Dataset excerpt:
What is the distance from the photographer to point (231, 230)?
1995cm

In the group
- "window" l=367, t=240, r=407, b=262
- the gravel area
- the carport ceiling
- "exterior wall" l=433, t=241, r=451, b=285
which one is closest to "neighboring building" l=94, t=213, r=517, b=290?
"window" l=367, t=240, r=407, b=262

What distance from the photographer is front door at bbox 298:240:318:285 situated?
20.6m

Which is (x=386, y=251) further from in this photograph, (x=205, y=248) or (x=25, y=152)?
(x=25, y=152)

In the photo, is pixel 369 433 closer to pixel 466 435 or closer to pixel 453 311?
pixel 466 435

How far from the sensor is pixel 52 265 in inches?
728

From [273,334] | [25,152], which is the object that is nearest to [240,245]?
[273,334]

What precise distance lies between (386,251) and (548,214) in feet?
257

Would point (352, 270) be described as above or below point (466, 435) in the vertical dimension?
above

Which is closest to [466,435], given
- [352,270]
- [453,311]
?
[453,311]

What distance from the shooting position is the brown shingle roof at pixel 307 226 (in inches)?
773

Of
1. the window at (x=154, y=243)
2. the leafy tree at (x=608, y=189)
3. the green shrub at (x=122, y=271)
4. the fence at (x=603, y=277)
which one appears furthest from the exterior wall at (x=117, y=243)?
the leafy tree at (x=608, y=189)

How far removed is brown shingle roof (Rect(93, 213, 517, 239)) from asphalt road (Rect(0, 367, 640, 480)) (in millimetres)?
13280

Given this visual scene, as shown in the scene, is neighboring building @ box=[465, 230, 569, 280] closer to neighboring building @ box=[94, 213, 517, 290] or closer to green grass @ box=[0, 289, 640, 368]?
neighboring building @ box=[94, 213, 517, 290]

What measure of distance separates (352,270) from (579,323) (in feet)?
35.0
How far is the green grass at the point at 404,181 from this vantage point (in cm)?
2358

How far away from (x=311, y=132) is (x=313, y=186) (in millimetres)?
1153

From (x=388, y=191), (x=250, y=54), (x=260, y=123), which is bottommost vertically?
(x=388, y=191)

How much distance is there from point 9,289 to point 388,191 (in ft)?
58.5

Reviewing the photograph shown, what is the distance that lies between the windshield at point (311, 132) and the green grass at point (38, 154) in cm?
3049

▶ _Do this_
Rewrite all the items above, switching "photographer" to "camera" wherever it occurs and leaving everything else unchanged.

▶ _Result_
What is the distance from the camera to point (231, 230)?
1995cm

In the group
- "window" l=367, t=240, r=407, b=262
- the gravel area
- the carport ceiling
- "exterior wall" l=433, t=241, r=451, b=285
which one is closest to "neighboring building" l=94, t=213, r=517, b=290?
"window" l=367, t=240, r=407, b=262

What distance from the camera is front door at bbox 298:240:318:285 situated?
20.6m

Which is (x=386, y=251) further from in this photograph, (x=205, y=248) or (x=25, y=152)?
(x=25, y=152)

In the photo, is pixel 369 433 closer to pixel 466 435 or closer to pixel 453 311?
pixel 466 435

How far from the sensor is pixel 52 265 in inches?
728

From [273,334] | [25,152], which is the object that is nearest to [240,245]?
[273,334]

What precise distance lies between (386,251) and (548,214) in feet?
257

Would point (352, 270) be described as above or below point (466, 435) in the vertical dimension?
above

Which is closest to [466,435], given
- [352,270]
- [453,311]
?
[453,311]

What distance from the shooting position is the brown shingle roof at pixel 307 226 (in inches)?
773

Of
1. the window at (x=154, y=243)
2. the leafy tree at (x=608, y=189)
3. the green shrub at (x=122, y=271)
4. the fence at (x=603, y=277)
which one appears furthest from the exterior wall at (x=117, y=243)?
the leafy tree at (x=608, y=189)

How far removed is brown shingle roof (Rect(93, 213, 517, 239)) from asphalt road (Rect(0, 367, 640, 480)) (in millimetres)?
13280

Given this visual scene, as shown in the scene, is neighboring building @ box=[465, 230, 569, 280] closer to neighboring building @ box=[94, 213, 517, 290] or closer to green grass @ box=[0, 289, 640, 368]?
neighboring building @ box=[94, 213, 517, 290]

What measure of distance separates (352,270) from (579,323) (in feet)?
35.0
How far is the green grass at the point at 404,181 from this vantage point (in cm)?
2358

How far away from (x=311, y=132) is (x=313, y=186) (in millimetres)?
1153

From (x=388, y=191), (x=250, y=54), (x=260, y=123), which is bottommost vertically?
(x=388, y=191)

How much distance is there from point 9,289 to point 388,191 (in ft)?
58.5

Reviewing the photograph shown, what is the distance that lies between the windshield at point (311, 132) and the green grass at point (38, 154) in cm?
3049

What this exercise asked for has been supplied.